The mutation and clone rates are big at the initial stage of the algorithm; AEB 071 so antibody with low affinity has the chance to clone and evolve, which helps to extend the search space. At the late stage of the algorithm, the mutation and clone rates are small; so antibody with big affinity is protected and global convergence rate is accelerated. Based on the aforementioned detailed analysis, C-ACSA approach can be designed as the following procedure. Step 1 . — Initialize the group of antibody.
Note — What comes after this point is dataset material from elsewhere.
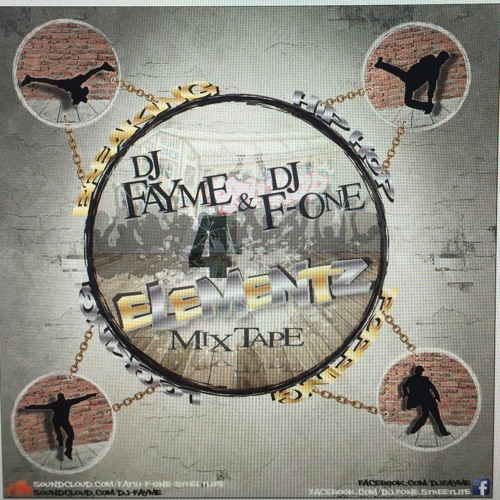 4 Elementz (F-oNe & Fayme)*hosted by Mophonk*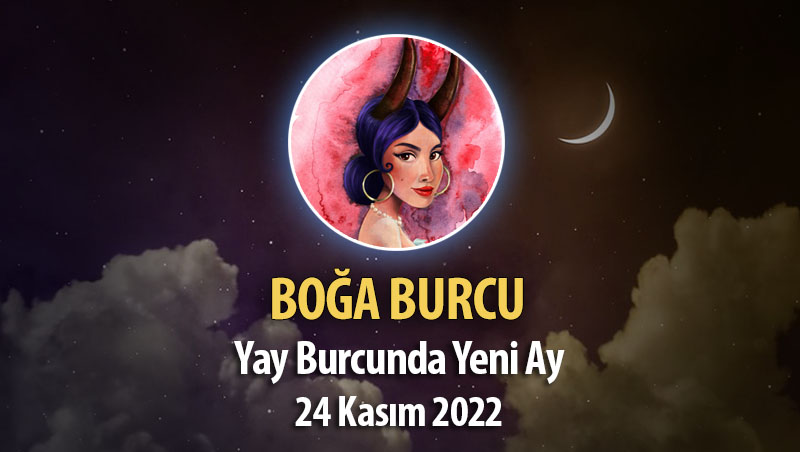 Boğa Burcu - Yeniay Yorumu 24 Kasım 2022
Generate N antibodies and constitute the species group P. Step 2 . — Count the affinities and sort antibodies according
to their affinities in an ascending order. Step 3 . — Clone each antibody in P and then get a new species group C. The number of clone is ni = wmax (1 − (i − 1)/N) and ni ≥ wmin , where i is the sequence of antibody after sorting. wmax is the maximum clone number, wmin is the minimum clone number, and means rounding. Step 4 . — Use mutation operation
to update each antibody in C. And get the new species group C′. The mutation rate is inversely proportional to evolution generation li = Qcloud(1 − l/L), where l is the current generation and L is the maximum generation. Step 5 . — Choose the first dl antibodies in C′ and replace the worst dl antibodies in P by them, dl=f–fminD/f¯, where D is the coefficient, f- is the average value of affinities in C′, and fmin is the minimum value of affinities in C′. Step 6 . — If current status does not meet the terminal condition (the maximum computing times), go to Step 2. Otherwise, go to Step 7. Step 7 . — Output the best solution, that is, the optimal location of freight centers. 5. Numerical Experiment In order to show the efficiency and effectiveness of the proposed model and approach, this section applies the model and C-ACSA to optimize the location of centers. In the programming area, there are 23 shippers and 7 candidate freight transport centers; distances between shippers and railway freight transport centers are shown in Table 1. The distances satisfy the triangle inequality. The distributions of transport demand are shown in Table
GSK-3 2, and the distributions are homogeneous distribution. The parameters of the optimal model are c = 0.1((million CNY)/(km−1·Mt−1)). μ1 = 0.6, μ2 = 0.4, p = 4, ε = 15, DC = 12, Capj = 40(Mt), and Cj = 100(million CNY). Table 1 Distances between shippers and candidate centers (km). Table 2 The distribution of transport demand (Mt). The parameters of the C-ACSA are N = 20, wmax = 8, wmin = 2, L = 100, D = 10, c1 = 60, and c2 = 10. Using C# to solve the experiment. 300 scenarios were simulated stochastically and the model was solved under three weights of κ which were 0, 10, and 20. When κ is 0, the robust model is expected optimization model. The result of location problem is shown in Table 3. The computing time is around 2s. Also, ILOG Cplex program is devised.